Parallèlement aux centres officiels, il en existe également des informels, contrôlés par des groupes armés ou des milices. Dans la plupart des cas et notamment à Tripoli, ils étendent leur influence même sur des centres qui ne sont que nominalement sous l’égide de la DCIM. L’accès des organisations humanitaires internationales y est très souvent exclu. À cela s’ajoute une multitude incertaine de structures et de connection houses de nature plus ou moins provisoire directement gérées par les réseaux de trafiquants.

• **Consignes d'exercice**
[1] Résumez en deux phrases l'extrait sur les centres informels.
[2] D'après l'extrait sur les centres informels, quels acteurs contrôlent ou gèrent des centres ou des structures, ou les placent sous leur égide ? Dressez-en la liste complète.
Les lignes n'ont aucun rapport avec l'extrait sur les centres informels.

• **Données affichées**
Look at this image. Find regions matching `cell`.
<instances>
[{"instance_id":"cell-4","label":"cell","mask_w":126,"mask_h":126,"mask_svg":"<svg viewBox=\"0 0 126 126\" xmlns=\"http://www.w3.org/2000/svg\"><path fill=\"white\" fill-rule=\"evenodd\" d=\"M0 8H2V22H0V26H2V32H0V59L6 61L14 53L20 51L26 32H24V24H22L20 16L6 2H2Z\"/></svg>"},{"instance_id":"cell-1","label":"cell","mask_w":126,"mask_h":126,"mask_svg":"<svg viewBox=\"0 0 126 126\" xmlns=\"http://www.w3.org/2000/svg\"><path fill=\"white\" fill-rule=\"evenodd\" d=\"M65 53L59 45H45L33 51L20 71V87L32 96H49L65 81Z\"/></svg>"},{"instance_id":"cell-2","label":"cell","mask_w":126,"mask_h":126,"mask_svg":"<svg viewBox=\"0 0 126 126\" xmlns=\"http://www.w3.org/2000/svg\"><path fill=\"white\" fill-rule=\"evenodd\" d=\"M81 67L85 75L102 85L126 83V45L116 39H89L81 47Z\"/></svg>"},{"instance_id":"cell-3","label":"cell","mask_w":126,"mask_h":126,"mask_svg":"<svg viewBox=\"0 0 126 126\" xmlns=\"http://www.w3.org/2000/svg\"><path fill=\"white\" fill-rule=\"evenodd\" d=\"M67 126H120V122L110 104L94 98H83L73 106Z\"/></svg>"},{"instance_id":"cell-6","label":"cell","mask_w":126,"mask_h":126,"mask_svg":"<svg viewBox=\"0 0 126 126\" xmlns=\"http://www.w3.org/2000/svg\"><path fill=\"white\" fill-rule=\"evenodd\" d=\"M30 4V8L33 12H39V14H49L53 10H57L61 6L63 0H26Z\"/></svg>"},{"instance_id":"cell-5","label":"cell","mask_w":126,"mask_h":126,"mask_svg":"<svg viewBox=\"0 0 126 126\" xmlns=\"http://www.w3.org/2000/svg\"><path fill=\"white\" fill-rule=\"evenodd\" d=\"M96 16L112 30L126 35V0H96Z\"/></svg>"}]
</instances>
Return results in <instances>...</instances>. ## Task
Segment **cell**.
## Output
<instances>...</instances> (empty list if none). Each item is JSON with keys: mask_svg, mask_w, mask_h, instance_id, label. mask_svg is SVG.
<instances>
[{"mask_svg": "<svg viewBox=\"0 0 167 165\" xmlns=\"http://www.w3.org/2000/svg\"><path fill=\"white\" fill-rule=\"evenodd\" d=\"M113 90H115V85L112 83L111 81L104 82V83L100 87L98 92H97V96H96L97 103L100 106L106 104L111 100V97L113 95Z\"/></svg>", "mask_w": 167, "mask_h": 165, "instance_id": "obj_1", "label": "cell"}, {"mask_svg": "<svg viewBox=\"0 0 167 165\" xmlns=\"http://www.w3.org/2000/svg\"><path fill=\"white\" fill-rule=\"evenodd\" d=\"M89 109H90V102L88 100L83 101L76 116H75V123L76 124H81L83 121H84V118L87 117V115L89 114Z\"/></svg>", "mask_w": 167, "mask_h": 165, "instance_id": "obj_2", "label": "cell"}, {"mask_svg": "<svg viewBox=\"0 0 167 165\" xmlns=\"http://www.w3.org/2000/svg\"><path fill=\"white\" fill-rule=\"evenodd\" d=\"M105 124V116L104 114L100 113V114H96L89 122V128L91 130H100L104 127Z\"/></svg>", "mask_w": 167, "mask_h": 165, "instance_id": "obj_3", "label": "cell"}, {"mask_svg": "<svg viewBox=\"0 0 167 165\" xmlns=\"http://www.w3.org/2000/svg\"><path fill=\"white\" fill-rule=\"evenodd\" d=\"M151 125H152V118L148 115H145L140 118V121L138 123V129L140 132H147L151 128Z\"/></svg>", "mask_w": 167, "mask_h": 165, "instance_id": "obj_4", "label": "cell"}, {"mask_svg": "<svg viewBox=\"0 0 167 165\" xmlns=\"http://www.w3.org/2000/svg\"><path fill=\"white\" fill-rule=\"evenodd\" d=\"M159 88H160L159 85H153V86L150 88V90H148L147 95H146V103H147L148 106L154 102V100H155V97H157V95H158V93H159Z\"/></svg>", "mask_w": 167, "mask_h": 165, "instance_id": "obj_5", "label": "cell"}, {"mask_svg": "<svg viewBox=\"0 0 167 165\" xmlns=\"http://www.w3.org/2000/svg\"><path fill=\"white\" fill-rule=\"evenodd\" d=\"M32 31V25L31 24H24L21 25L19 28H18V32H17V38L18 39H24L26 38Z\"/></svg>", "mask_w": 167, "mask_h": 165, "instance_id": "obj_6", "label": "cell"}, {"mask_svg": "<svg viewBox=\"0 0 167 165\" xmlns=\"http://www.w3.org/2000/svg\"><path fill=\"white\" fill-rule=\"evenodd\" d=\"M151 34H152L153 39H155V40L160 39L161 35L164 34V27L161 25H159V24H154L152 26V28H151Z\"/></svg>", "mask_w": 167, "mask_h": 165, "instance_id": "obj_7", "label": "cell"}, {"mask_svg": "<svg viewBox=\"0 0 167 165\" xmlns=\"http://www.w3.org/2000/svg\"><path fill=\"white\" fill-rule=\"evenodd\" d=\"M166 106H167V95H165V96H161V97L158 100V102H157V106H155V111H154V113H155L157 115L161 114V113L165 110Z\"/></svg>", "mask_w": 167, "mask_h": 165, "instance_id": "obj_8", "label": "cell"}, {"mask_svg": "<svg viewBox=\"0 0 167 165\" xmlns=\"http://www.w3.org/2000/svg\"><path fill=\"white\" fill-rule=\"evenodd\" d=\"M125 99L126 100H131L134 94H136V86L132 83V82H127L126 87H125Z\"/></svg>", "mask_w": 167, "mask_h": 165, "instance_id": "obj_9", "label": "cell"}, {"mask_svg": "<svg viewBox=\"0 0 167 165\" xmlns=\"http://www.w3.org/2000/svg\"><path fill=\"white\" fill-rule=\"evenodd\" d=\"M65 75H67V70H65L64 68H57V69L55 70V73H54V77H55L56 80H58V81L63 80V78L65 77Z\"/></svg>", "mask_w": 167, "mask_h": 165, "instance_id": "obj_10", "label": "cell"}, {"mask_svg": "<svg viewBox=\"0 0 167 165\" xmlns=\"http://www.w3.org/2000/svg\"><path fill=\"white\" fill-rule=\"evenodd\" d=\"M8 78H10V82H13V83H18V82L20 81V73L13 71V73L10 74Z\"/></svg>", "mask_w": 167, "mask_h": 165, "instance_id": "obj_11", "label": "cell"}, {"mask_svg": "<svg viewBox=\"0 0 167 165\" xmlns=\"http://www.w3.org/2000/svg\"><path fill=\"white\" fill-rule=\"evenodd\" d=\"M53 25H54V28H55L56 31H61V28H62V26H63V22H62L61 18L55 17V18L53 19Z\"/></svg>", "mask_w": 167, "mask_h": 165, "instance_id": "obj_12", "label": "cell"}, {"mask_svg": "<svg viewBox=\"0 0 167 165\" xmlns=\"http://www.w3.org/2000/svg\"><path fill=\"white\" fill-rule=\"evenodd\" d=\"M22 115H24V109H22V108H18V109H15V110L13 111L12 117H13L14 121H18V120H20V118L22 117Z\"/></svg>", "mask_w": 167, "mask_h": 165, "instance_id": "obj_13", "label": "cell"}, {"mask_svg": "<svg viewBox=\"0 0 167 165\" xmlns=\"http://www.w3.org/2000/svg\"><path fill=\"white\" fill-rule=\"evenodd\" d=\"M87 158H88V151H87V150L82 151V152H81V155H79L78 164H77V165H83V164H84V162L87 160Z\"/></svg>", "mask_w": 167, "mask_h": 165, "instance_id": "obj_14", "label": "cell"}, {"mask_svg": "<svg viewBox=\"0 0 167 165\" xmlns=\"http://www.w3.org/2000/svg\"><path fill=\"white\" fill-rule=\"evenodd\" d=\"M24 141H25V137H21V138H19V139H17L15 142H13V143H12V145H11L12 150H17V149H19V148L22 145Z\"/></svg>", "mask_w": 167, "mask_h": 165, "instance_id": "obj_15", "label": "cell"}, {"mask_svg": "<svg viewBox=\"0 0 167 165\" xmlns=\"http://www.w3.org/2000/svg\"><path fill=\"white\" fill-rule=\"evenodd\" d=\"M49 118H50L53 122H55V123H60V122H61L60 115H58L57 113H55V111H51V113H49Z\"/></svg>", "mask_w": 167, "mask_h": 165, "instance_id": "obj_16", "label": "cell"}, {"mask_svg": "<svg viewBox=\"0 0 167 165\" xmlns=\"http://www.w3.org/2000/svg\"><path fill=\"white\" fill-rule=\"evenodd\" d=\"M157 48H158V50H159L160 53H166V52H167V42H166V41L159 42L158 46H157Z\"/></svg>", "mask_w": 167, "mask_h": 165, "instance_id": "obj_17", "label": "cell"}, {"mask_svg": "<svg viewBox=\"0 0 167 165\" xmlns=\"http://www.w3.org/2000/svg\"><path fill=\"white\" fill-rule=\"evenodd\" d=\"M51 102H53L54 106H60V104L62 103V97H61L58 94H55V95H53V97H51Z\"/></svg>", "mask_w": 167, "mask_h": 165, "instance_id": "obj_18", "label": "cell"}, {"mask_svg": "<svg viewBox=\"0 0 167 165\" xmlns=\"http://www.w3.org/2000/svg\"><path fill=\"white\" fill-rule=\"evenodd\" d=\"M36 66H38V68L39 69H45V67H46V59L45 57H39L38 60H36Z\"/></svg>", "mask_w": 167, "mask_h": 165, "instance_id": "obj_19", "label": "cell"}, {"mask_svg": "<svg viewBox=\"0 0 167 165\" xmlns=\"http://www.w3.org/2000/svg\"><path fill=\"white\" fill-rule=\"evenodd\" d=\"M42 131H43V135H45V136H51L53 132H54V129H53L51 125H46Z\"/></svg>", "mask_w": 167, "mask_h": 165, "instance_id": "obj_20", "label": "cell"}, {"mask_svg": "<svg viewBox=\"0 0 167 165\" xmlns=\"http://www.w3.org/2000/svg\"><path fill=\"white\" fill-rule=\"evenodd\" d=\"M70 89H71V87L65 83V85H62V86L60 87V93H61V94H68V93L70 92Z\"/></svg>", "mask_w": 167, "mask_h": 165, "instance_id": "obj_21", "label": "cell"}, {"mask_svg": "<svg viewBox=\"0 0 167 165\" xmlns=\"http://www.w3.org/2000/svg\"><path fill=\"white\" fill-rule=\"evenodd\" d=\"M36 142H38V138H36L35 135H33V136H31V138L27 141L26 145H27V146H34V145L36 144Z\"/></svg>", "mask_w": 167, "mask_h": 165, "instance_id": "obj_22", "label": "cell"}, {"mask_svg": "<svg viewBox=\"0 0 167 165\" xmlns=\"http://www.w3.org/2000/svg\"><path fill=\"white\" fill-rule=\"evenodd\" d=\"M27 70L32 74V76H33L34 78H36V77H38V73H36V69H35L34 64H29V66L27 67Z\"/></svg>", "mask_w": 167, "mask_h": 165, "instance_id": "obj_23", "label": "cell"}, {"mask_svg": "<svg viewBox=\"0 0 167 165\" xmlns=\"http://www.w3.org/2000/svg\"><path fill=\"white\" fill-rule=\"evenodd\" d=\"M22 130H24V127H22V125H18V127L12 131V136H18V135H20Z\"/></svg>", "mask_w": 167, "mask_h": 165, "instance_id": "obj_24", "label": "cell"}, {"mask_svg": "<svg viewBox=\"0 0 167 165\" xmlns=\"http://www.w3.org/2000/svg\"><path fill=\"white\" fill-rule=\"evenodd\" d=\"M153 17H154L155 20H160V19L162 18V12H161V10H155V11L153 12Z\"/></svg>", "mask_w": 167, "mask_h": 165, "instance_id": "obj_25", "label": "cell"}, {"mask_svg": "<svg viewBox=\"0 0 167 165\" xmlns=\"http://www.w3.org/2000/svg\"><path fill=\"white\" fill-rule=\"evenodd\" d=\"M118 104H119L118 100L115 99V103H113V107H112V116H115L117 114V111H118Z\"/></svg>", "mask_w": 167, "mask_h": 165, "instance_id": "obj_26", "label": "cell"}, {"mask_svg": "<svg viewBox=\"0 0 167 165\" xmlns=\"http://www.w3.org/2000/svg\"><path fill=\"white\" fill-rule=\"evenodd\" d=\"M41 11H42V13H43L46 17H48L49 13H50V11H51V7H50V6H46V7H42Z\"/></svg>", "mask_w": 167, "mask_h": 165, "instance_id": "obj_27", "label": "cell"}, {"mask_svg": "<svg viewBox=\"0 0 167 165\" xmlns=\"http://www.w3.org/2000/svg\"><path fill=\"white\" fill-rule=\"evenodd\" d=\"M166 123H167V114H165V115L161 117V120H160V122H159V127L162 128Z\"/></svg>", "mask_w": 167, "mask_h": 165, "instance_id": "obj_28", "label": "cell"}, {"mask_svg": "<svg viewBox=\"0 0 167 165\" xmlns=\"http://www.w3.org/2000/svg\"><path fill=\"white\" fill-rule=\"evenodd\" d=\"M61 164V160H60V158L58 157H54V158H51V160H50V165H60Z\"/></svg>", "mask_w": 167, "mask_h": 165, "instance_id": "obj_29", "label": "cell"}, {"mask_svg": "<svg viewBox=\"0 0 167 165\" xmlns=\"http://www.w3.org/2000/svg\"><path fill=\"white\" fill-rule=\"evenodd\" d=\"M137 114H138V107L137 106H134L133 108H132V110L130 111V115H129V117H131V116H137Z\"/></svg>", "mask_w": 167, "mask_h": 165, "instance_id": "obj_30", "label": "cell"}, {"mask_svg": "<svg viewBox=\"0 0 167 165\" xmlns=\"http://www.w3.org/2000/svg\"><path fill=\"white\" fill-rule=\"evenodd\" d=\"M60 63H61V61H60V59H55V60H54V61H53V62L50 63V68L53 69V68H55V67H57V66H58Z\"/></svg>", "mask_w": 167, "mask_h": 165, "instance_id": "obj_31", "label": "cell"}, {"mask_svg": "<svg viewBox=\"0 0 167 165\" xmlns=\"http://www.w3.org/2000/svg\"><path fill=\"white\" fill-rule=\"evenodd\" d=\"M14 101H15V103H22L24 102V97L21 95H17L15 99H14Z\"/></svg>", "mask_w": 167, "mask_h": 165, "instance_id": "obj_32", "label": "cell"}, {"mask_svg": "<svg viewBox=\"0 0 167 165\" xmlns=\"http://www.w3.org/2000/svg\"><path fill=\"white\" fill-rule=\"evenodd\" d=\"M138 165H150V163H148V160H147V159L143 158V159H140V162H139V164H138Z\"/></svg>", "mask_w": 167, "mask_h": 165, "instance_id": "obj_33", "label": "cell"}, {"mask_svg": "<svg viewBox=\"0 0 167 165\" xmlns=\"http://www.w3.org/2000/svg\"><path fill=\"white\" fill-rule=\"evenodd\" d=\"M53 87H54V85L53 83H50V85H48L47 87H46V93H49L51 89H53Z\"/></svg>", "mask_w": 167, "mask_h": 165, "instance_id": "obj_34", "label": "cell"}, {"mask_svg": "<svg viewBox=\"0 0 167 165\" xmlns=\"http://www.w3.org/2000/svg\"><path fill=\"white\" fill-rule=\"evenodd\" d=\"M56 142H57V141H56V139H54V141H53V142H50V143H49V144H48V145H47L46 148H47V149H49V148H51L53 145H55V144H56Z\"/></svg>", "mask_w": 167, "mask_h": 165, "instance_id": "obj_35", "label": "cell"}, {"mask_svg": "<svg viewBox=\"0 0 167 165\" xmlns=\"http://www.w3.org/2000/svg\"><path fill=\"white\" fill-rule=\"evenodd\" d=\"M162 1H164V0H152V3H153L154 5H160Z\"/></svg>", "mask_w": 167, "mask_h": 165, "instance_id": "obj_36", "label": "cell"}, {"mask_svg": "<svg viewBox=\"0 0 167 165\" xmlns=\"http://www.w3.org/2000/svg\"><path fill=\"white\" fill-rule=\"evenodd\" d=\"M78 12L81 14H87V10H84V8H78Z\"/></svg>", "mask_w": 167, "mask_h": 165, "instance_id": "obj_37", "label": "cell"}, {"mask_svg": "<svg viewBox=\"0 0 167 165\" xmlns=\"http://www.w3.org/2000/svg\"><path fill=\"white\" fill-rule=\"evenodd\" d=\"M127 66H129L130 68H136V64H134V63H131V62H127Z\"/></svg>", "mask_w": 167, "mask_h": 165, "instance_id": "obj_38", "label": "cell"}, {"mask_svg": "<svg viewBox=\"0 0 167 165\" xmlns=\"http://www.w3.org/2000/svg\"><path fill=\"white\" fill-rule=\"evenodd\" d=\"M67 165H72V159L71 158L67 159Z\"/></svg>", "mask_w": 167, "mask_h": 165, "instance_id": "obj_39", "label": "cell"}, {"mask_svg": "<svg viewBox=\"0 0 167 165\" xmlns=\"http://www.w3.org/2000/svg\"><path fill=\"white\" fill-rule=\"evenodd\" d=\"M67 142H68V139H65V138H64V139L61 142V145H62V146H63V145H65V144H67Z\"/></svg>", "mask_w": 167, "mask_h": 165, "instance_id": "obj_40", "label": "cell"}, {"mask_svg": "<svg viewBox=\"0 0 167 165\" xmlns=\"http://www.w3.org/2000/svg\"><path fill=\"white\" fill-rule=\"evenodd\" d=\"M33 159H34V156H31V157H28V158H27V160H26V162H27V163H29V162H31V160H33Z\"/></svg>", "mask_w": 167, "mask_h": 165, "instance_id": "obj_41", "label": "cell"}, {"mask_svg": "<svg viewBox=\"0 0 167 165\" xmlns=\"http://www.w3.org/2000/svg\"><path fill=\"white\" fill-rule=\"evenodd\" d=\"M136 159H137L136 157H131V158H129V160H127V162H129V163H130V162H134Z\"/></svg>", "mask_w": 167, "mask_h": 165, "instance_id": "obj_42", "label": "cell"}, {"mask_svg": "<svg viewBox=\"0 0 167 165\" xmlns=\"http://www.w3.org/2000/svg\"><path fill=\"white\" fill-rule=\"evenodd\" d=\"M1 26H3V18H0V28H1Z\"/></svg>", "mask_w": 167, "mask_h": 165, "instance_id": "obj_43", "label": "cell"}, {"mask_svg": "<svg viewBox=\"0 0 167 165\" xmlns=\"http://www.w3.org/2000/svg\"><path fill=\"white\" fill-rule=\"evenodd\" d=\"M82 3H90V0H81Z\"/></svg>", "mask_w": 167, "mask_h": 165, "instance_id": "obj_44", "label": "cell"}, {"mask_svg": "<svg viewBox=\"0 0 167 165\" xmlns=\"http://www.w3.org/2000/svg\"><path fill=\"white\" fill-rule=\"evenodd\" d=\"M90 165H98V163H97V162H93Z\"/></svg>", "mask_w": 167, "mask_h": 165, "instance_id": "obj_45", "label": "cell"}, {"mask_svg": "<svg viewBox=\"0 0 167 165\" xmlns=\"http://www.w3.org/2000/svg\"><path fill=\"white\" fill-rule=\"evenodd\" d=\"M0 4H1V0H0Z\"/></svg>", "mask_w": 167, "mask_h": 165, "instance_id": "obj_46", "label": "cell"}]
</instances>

• **Corrigés**
[1] À côté des centres officiels existent des centres informels contrôlés par des groupes armés ou des milices, qui, notamment à Tripoli, étendent leur influence jusqu'à des centres placés seulement nominalement sous l'égide de la DCIM et restent très souvent fermés aux organisations humanitaires internationales. S'y ajoute une multitude incertaine de structures et de connection houses plus ou moins provisoires, gérées directement par les réseaux de trafiquants.

[2]
- les groupes armés
- les milices
- la DCIM
- les réseaux de trafiquants